Despite this phenomenon, it appears that the global business community is in favor of a new ideological consensus. Both these theories are considered as the theories of value creation, but they have different prescriptions for this objective. The most significant argument given in favor of stakeholder theory is that considering the interests of additional stakeholders to some extent can prove to be financially beneficial for the corporation in present-day economic landscape, probably more than in case of shareholder theory. Even if the contention is present tha stakeholder theory gives preference to non-financial market stakeholders, ignoring the corporation, it has been proved by empirical observations that this view has been misconstrued. Therefore, it appears that there is a shift in ideology as well as in successful managerial business practices drifting away from shareholder value maximization.

Therefore in the end, it can be stated that although the shareholder value theory has long historical roots but it is also worth mentioning that the stakeholder theory is gradually but fundamentally changing the perspective of the directors, managers and the society. Therefore, even if it is still incomplete in its present form, the stakeholder theory is instrumental in steering the path for businesses to achieve their objective of value creation both for shareholders and the society. 

References

Denning, S. 2015, Salesforce CEO Slams ‘The World’s Dumbest Idea’: Maximising Shareholder Value. Forbes

Freeman, R. E., Harrison, J. S., Wicks, A. C., Parmar, B. L., & Colle, S. d. 2010, Stakeholder Theory: The State of the Art. Cambridge: Cambridge University Press

Greenwood, M. 2008, Stakeholder Theory, In R. Thorpe, & R. Holt, The SAGE Dictionary of Qualitative Management Research. London: SAGE Publications Ltd.

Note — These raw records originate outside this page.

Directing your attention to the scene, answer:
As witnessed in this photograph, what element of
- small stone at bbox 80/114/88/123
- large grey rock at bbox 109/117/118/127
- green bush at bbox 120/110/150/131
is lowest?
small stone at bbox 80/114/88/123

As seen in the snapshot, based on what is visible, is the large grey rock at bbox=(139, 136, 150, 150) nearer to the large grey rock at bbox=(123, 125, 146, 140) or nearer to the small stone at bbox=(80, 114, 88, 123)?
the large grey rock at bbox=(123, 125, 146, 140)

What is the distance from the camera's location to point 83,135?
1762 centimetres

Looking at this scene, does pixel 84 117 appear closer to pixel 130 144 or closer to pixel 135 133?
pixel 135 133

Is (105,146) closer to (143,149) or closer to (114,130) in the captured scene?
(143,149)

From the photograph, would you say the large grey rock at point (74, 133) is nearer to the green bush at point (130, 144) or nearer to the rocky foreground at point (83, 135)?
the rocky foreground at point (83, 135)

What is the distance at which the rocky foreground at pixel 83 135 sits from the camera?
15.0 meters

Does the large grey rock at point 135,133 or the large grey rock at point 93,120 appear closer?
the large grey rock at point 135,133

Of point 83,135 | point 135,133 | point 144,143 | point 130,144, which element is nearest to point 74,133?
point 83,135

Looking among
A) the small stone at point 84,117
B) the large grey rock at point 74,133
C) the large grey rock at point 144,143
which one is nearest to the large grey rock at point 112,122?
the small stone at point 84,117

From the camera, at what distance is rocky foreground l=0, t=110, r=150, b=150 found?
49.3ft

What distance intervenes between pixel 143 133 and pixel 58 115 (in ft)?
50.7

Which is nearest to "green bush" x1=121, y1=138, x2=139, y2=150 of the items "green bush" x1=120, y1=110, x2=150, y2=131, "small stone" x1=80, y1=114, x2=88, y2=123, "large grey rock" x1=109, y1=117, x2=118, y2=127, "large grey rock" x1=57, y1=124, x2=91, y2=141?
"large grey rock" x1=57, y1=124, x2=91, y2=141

Jensen, M. C. and Meckling, W. H. 1976, Theory of the Firm: Managerial Behavior, Agency Costs and Ownership Structure Journal of Financial Economics, 3(4), 305-360.

Laplume, A. O., Sonpar, K., & Litz, R. A. 2008, Stakeholder Theory: Reviewing a Theory That Moves Us Journal of Management, 34(6), 1152-1189

Millon, D. 2010, Enlightened Shareholder Value, Social Responsibility, and the Redefinition of Corporate Purpose Without Law Washington & Lee Legal Studies Paper 2010-11.

Pfarrer, M. D. 2010, What is the purpose of the firm?: shareholder and stakeholder theories . In J. O’Toole, & D. Mayer, Good Business: Exercising Effective and Ethical Leadership (pp. 86-93). The Institute for Enterprise Ethics

Pfeffer, J. 2009, Shareholders First? Not So Fast… Harvard Business Review: Corporate Governance 

Pichet, E. 2008, Enlightened Shareholder Theory: Whose Interests should be Served by the Supporters of Corporate Governance? Corporate Ownership and Control, 8(2-3), 353-362.